When should we teach children about positive mental health?

Parents want children to begin building mental health skills at primary school - survey

Some 50 per cent of parents believe teachers should start introducing the idea of positive mental health to children from as early as ages four and five in junior infant classes, according to a new survey.

Ninety-nine per cent, agree that they want their children to begin building their mental health skills while still at primary school. And 50.5 per cent believe that class teachers should be the people to introduce the topic of mental health to pupils.

St Patrick’s Mental Health Services conducted the online survey, with the help of the National Parents’ Council Primary, to find out when parents think is the best time to start introducing the building blocks of good mental health. Almost 90 per cent of the 1,200-plus respondents believe parents themselves could benefit from health or wellbeing training.

St Patrick’s Mental Health Services promotes an education campaign called Walk in My Shoes Radio, which is running a pop-up radio station for World Mental Health Awareness Week, October 10th-14th. World Mental Health Day is today, October 10th.


Marty Whelan, Brent Pope, Sarah Carey and Elaine Crowley will be among the guest presenters on Walk in My Shoes Radio, which will broadcast live from St Patrick's University Hospital in Dublin. The aim is to highlight how simple things can be done to foster good mental health and to stress the importance of prioritising positive mental wellbeing from a young age.

## Data provided

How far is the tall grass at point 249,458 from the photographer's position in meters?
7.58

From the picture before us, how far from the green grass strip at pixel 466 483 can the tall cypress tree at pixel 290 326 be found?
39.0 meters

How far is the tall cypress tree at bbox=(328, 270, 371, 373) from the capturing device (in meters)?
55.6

==

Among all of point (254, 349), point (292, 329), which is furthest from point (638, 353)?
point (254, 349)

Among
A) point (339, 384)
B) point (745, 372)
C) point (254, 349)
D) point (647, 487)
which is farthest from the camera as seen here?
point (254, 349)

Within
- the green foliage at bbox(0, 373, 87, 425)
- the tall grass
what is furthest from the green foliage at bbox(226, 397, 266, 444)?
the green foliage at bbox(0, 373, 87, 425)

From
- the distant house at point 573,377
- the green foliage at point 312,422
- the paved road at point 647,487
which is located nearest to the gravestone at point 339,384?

## Prompt
Continue the article on when children should learn about positive mental health, picking up after its final sentence.

## Written answer
With the help of children from secondary schools and fifth and sixth classes in primary schools across the country, Walk in My Shoes Radio will attempt to set the Guinness World Record for the world's largest mindfulness session, in multiple locations. Schools are being invited to participate in the 30-minute lesson, which will be led by child and adolescent clinical psychologist Dr Clodagh Dowling on the morning of October 10th, via Google Hangouts.

"Our pop-up station is a small step in encouraging a dialogue about mental health that is free from stigma," said the CEO of St Patrick's Mental Health Services, Paul Gilligan.

“We believe that encouraging people to support the station, and indeed the Guinness World Record attempt, will certainly help in opening the conversation about the importance of looking after your mental health.”